Page 191 of Runaway Omega


Font Size:  

It took me a long time to realize that while Mom and I might resemble each other, last night, we were strangers in a strange house with no idea what to do or say to each other.

The awkwardness was unexpected. But the sadness? The not knowing when or even if I’ll see Cian, Kylian, and Rune again? That was the reason I spent most of last night crying in my nest. I expect tonight to go much the same way.

Overwhelmed by a refrigerator full of food, we’d settled on peanut butter and jelly sandwiches washed down with big glasses of milk, followed by an early night. And even though I had a nicely made-up bed, probably courtesy of Hali and Nancy, I’d crawled right into my closet nest, needing comfort instead.

Sleep didn’t come as easily to me as it had in Pack Ashe’s mansion.

I’d wake up, tiptoe down the hallway to this same door, and press my ear to the wood to listen to the woman softly snoring inside.

I’d needed to reassure myself I hadn’t dreamed everything up.

Now that I think of it, I don’t hear any soft snoring, and there’s a slight cool air brushing my ankles.

Closing my hand around the door handle, I push it open. The room is empty, the bedsheets rumpled. Mom at least slept in the bed, unlike me.

I inhale her faded sweet mint and candy apple scent. Smiling, I pull the door closed and go looking for my mom.

* * *

She’s in the backyard, sketchpad in her lap, pencil flying over the paper with her long blonde hair shielding her face.

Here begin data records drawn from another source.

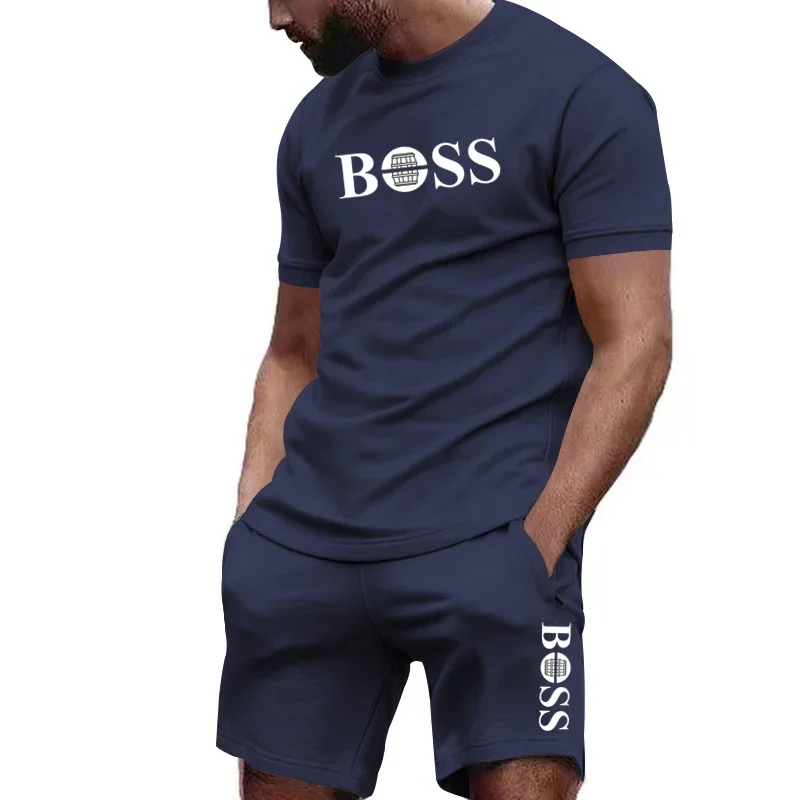 Summer Clothing Line - طقم رياضي صيفي رجالي من قطعتين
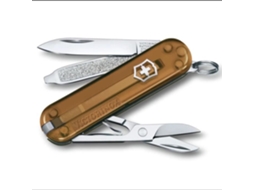 Canivete Suíço Victorinox Classic Sd 58 Mm 7 Funções Chocolate Fudge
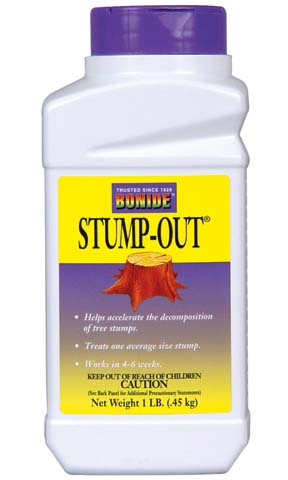 STUMP-OUT GRANULES 1#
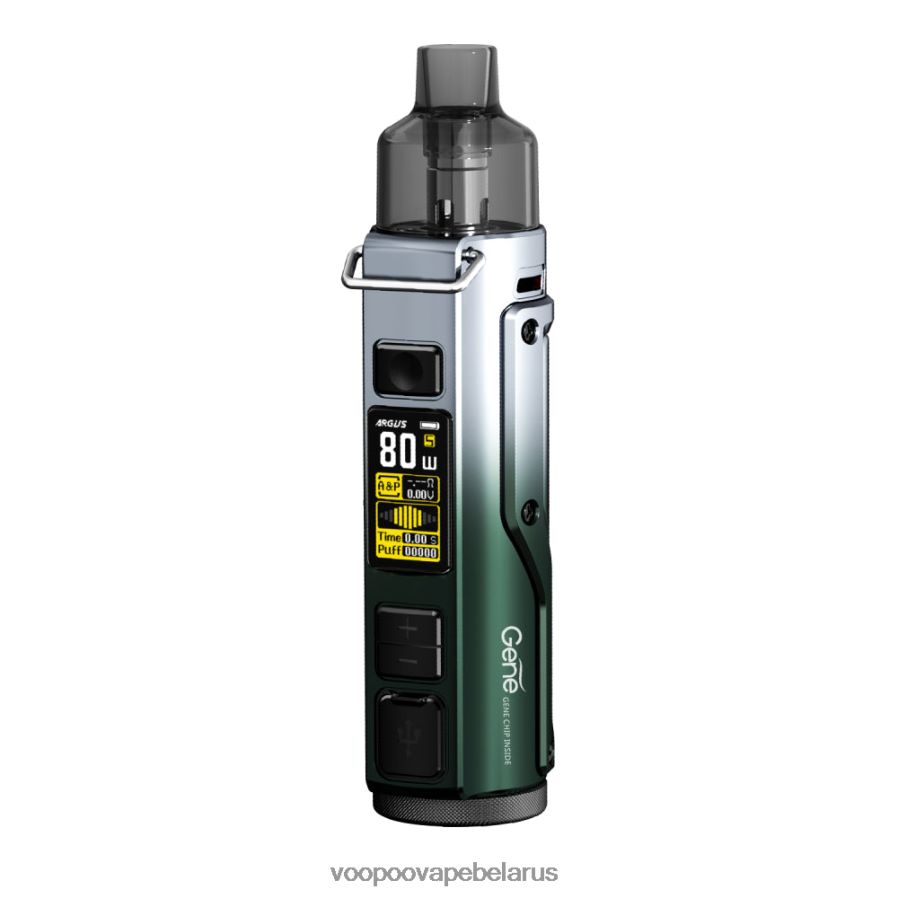 VOOPOO ARGUS PRO комплект модов pod 8060N829 вейп VOOPOO drag черновато-зеленый серебристый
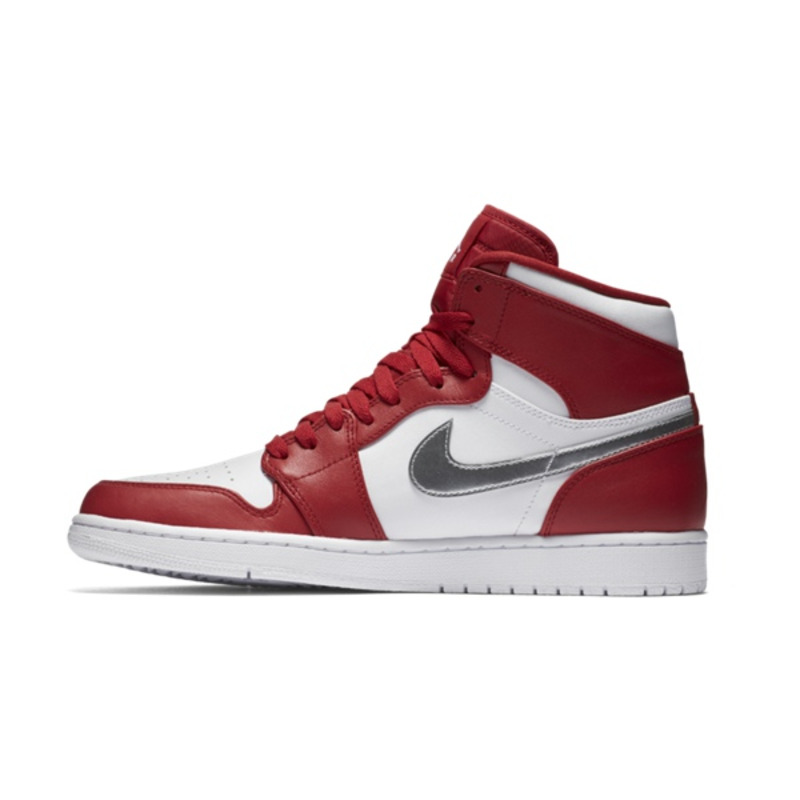 Aj 1 on sale silver medal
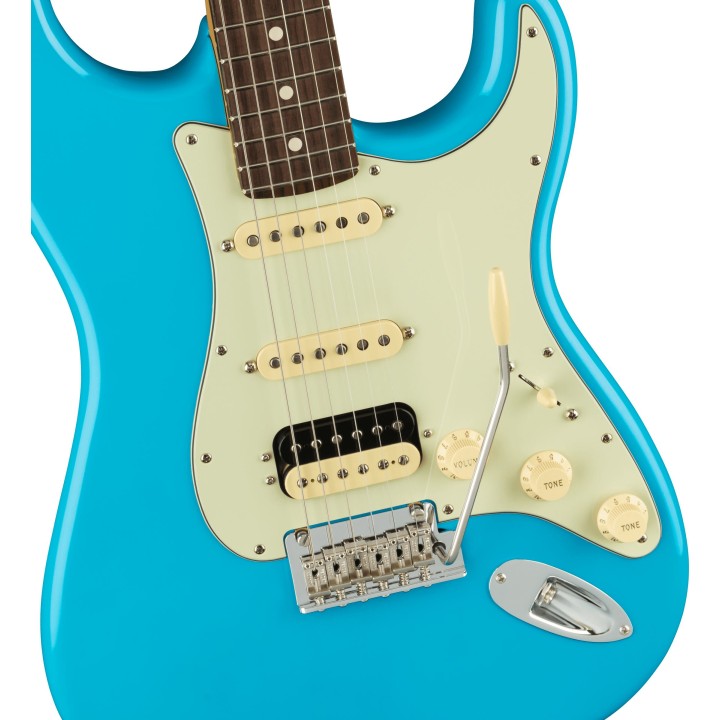 Acquista FENDER American Professional II Stratocaster Hss, Rosewood Fingerboard, Miami Blue online | Merula Strumenti Musicali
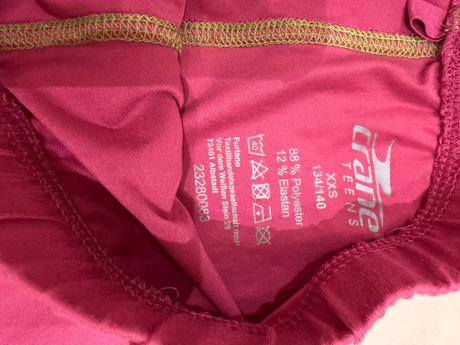 Funkční spodní prádlo crane teens ski 134/140, 134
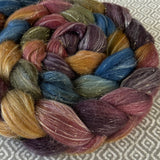 Glitter Roving - Bountiful - Gold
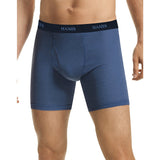 Hanes Ultimate&#153; TAGLESS&reg; Men's Longer Leg Boxer Briefs 5-Pack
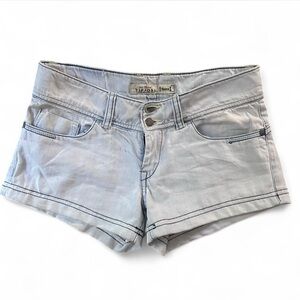 Tiffosi Light Wash Denim Shorts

It’s like looking at myself.

Strange.

A faint smile pulls on my lips as I watch her sitting in the middle of our surprisingly large and tranquil backyard filled with soft, sweet-smelling grass. There’s a rose bush with pink roses and a brown bench along one fence wall. She’s even wearing one of the summer dresses Hali bought for me.

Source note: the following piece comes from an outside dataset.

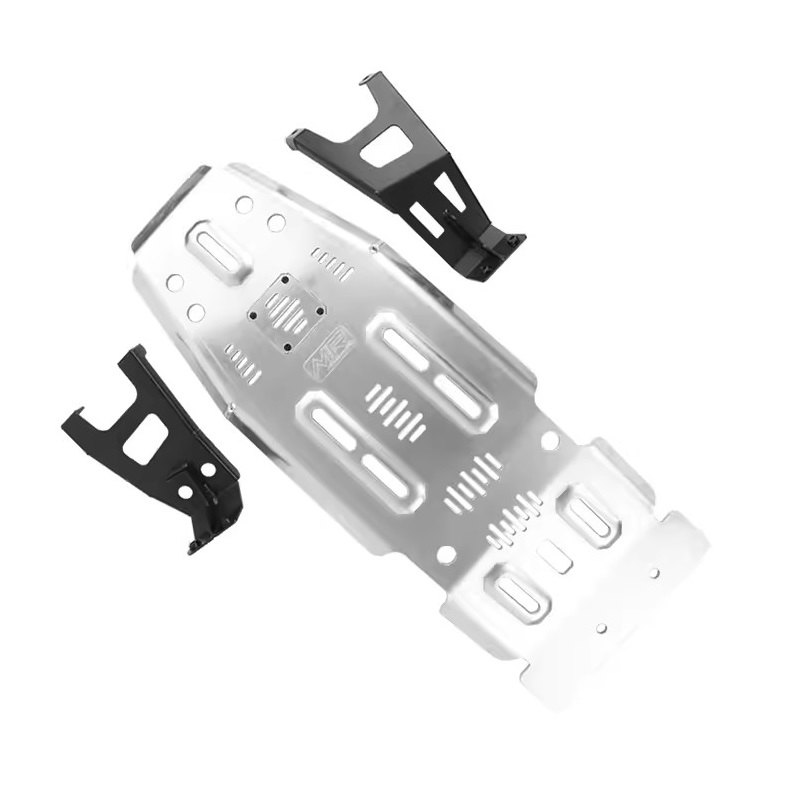 Wrangler Gladiator aluminum alloy chassis guard protects engine, gearbox, transfer case, and chassis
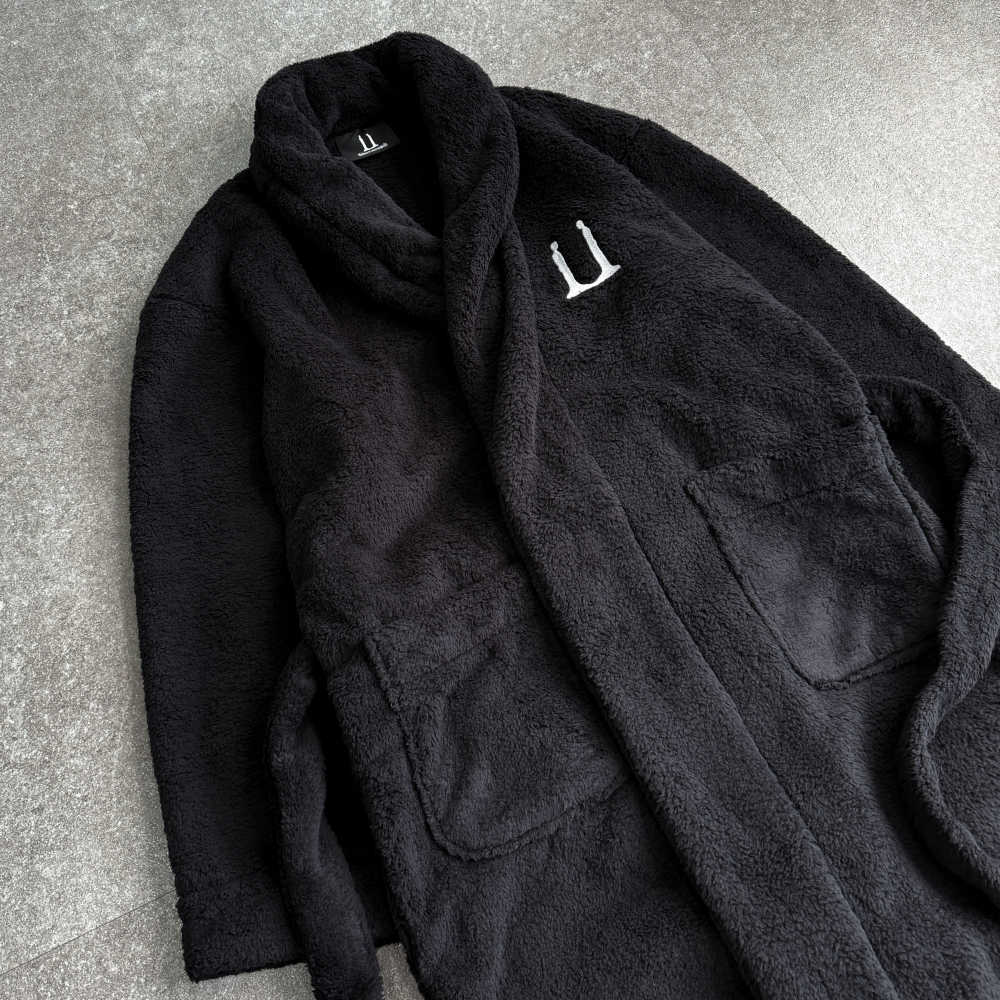 G-DRAGON Ubermensch Robe Black Free Size Official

Cian, Rune, and Kylian must have known once they took me to see Mom at the clinic, I would leave them. From the packed refrigerator, my closet nest, and all my clothes packed neatly in my dresser, they did everything they could to make this house ready for me.

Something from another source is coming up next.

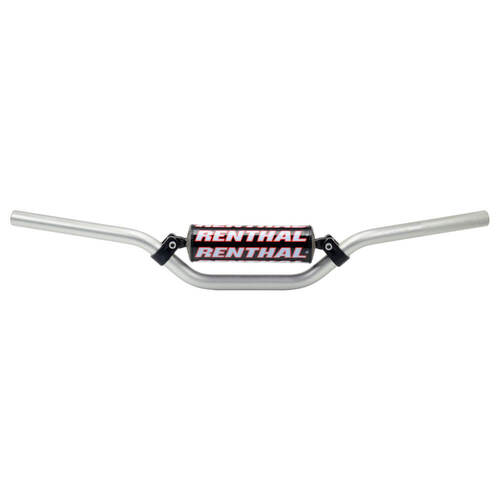 Renthal Silver 825 KTM 50SX 12-19 7/8 Padded Handlebar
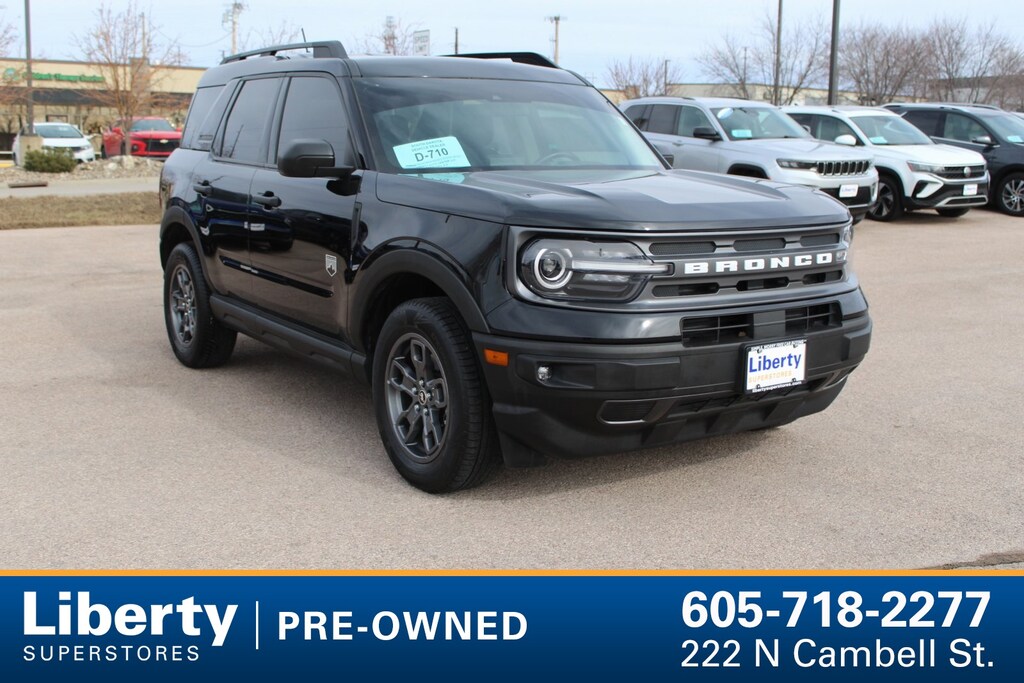 Used 2021 Ford Bronco Sport Big Bend SUV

I want to go see what she’s drawing, maybe ask her if she’s an artist, but I don’t want to interrupt her. This is her first day of freedom. If she came out here to draw, she must want to be alone.

Turning around, I prepare to go back inside. I’m reaching for the door when she calls out,

“You can join me if you want.”

I glance over my shoulder. Mom still has her head bent over her sketchpad as a slight wind tugs on her tresses.

“What are you drawing?” I ask after watching her for a moment.

She shrugs. “Anything that catches my eye. A bird. A leaf. Anything.”

I choke back the need to cry. “I used to do the same thing.”

Her head whips up, and she stares at me, hazel-green eyes wide with surprise. “You draw?”

I nod. “I never knew where my love came from. Not until now.”

Her answering smile is sweet and a little rusty. Not crooked like Cian’s, but it’s clear—at least to me—she hasn’t smiled in a while. I guess she never had much of a reason to in the clinic. “It came from me.”

“I can get my sketchpad,” I offer.

“Okay.” Her smile widens.

I sprint up the stairs, grab the sketchpad and the pencil the three alphas packed alongside it, and hurry back downstairs to the garden.

She hasn’t moved. I find her sitting with her legs folded right in the middle of the garden and her head angled my way.

I drop to the grass beside her, setting my sketchpad on my lap. The only thing in it is the sketch I did of Rune. My old sketchpad, the one I loved so much and that fell in the garden a year ago, is gone. Probably forever.